Timur Tengah menghadapi risiko perlombaan kekuatan rudal, mirip dengan persaingan AS-Soviet selama Perang Dingin.
Tidak lama setelah kesepakatan nuklir Iran, dari Presiden AS Barack Obama menegaskan kebijakannya kerjasama dengan Gulf Cooperation Council (GCC) untuk mengintegrasikan sistem anti-rudal pertahanan yang berbeda di kawasan itu
anti-rudal pertahanan
“Sistem ini bertujuan untuk menyaingi arsenal rudal balistik tangguh Iran dan mendorong integrasi lebih lanjut dari pasukan militer Teluk Arab. Minggu ini, John Kerry bertemu dengan berbagai pejabat Arab, dalam rangka untuk meyakinkan tentang kesepakatan nuklir dan komitmen Amerika Serikat untuk pertahanan Teluk Arab dari ancaman Iran, ” kata Kandidat doctor King College yang berbasis di London Aaron Stein
Stein menggarisbawahi bahwa selama perundingan nuklir Iran, Washington dan Teheran tetap berselisih apakah sanksi embargo senjata akan dihilangkan. Tetapi Teheran memiliki stok rudal balistik terbesar di kawasan itu.
Sementara itu, Washington memperkuat kerjasama militer dengan negara-negara GCC, yang meliputi Qatar, Uni Emirat Arab dan Arab Saudi, serta dengan Israel untuk melawan ancaman rudal Iran.
“Negara anggota GCC berkomitmen untuk mengembangkan kemampuan pertahanan rudal balistik, termasuk melalui pengembangan sistem peringatan dini rudal balistik. Amerika Serikat akan membantu melakukan kajian arsitektur pertahanan rudal balistik dan menawarkan bantuan teknis dalam sistem peringatan dini, ” demikian pernyataan Gedung Putih, yang dirilis pada tanggal 14 Mei 2015.
Namun, negara-negara anti-Iran juga mencari untuk mendapatkan jarak kemampuan rudal ofensif. Misalnya, Riyadh telah mengakuisisi rudal balistik dari China, sementara UEA telah bergegas untuk membeli sistem yang lebih pendek yang mampu menghantam Iran. Selain itu, kedua negara telah mengimpor rudal udara ke darat Storm Shadow buatan Inggris / Prancis untuk jet tempur Typhoon dan Mirage mereka.

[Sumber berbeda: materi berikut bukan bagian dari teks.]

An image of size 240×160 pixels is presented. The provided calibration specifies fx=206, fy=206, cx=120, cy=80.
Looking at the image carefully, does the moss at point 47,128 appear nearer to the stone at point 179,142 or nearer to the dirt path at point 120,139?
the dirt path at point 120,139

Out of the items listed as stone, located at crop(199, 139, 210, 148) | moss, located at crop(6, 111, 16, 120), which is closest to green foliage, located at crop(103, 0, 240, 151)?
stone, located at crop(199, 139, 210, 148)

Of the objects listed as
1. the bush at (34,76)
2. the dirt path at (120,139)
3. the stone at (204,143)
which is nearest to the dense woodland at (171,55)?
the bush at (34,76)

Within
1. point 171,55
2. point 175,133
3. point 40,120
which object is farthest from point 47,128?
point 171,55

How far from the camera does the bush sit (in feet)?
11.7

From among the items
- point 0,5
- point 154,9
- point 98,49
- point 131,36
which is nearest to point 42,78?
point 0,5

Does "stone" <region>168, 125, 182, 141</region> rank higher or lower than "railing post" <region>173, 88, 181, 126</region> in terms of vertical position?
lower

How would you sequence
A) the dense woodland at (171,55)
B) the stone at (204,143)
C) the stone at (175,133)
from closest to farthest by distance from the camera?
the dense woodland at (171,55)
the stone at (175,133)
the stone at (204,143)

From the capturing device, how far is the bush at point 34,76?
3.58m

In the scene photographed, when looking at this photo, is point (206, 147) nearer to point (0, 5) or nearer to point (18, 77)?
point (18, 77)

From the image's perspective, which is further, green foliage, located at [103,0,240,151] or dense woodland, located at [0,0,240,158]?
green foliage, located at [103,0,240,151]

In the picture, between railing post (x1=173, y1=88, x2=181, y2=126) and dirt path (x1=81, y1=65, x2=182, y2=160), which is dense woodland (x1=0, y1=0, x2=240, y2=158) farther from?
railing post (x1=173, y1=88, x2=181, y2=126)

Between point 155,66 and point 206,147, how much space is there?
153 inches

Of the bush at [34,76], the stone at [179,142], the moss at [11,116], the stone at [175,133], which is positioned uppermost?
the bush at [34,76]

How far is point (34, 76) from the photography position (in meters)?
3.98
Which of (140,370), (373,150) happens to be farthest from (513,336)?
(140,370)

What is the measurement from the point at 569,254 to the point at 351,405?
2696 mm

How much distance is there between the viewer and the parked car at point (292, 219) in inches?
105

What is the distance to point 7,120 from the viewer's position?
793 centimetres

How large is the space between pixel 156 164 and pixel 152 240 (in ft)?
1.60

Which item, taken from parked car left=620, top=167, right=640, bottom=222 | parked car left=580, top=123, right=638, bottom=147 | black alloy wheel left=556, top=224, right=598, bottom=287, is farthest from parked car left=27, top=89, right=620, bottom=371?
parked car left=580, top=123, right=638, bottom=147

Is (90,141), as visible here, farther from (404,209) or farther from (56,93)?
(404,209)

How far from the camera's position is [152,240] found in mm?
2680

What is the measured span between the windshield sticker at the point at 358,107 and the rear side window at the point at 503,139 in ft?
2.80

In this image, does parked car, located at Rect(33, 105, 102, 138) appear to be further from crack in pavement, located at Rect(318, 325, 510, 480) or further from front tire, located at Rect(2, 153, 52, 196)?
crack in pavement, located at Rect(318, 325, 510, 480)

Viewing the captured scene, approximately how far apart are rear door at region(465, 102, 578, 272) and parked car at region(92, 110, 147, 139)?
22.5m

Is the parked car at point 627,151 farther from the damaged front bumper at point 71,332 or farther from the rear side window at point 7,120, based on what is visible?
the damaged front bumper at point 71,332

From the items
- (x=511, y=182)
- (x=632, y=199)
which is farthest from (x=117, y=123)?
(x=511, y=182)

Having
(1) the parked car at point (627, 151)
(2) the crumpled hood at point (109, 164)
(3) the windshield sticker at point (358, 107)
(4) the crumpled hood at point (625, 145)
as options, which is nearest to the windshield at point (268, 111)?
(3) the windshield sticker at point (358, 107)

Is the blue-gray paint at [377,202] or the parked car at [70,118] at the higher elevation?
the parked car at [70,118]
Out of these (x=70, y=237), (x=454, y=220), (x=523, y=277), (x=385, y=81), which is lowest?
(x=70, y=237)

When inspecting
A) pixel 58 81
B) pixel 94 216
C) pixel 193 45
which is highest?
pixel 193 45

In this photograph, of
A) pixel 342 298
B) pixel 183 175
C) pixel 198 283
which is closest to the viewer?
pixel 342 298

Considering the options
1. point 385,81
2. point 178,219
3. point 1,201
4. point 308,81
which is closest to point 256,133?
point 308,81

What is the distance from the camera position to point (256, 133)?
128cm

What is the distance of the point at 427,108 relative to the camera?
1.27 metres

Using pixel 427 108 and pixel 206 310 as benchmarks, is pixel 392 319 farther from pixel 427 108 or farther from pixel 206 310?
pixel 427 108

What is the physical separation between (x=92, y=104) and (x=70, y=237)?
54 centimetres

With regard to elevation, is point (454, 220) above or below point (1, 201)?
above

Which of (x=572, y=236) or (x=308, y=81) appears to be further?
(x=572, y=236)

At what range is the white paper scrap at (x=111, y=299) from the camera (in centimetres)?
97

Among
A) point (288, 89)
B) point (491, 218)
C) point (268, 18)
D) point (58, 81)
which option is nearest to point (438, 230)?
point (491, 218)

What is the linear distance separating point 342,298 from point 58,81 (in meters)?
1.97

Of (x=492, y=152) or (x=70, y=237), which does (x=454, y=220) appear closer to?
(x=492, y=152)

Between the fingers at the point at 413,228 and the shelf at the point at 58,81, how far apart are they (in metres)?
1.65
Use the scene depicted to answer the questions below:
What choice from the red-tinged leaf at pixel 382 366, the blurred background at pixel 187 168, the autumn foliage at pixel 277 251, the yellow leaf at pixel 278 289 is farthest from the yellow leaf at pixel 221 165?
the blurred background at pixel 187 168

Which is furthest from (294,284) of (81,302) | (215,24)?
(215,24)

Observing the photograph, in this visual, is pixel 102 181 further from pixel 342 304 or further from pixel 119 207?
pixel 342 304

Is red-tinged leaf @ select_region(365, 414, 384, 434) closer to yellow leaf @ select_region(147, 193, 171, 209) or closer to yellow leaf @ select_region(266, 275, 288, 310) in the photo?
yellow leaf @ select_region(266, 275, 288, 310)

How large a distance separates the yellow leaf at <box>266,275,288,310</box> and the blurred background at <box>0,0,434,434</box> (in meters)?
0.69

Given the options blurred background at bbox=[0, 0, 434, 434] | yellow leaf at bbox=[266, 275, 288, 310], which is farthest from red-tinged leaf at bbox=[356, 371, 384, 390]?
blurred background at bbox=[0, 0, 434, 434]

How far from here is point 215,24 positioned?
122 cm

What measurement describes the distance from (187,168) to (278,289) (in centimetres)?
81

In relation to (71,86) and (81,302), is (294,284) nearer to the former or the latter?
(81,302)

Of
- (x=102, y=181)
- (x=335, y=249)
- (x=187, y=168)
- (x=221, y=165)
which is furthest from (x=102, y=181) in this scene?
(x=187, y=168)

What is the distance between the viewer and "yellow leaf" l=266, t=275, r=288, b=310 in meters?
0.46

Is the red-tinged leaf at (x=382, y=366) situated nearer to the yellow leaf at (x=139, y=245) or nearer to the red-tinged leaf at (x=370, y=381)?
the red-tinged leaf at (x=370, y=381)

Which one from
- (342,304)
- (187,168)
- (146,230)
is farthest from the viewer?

“Penjualan rudal ini di Amerika Serikat kontroversial, karena berpotensi melanggar aturan Missile Technology Control Regime (MTCR),” jelas Stein sebagaimana dikutip Ria Novosti Sabtu 9 Agustus 2015.
Rudal jelajah konvensional AS dan China telah memicu internasional dalam memperoleh rudal konvensional untuk serangan presisi. “Permintaan ini menciptakan masalah kebijakan yang jelas: untuk menyaingi jumlah rudal balistik Iran, negara-negara Teluk memiliki alasan untuk memperoleh rudal jelajah untuk serangan presisi dan pertahanan rudal untuk mencegat rudal.”
Kemampuan yang berkembang di negara-negara Teluk Arab sebaliknya juga akan dijadikan alasan bagi Iran untuk terus menggenjot kemampuan rudal mereka. Terlebih Teheran akan mendapatkan sistem rudal anti-udara Rusia S-300. Yang terjadi kemudian adalah banjir rudal di Timur Tengah.
Menurut Stein perlombaan rudal ini tidak berbeda dari persaingan AS-Soviet selama Perang Dingin.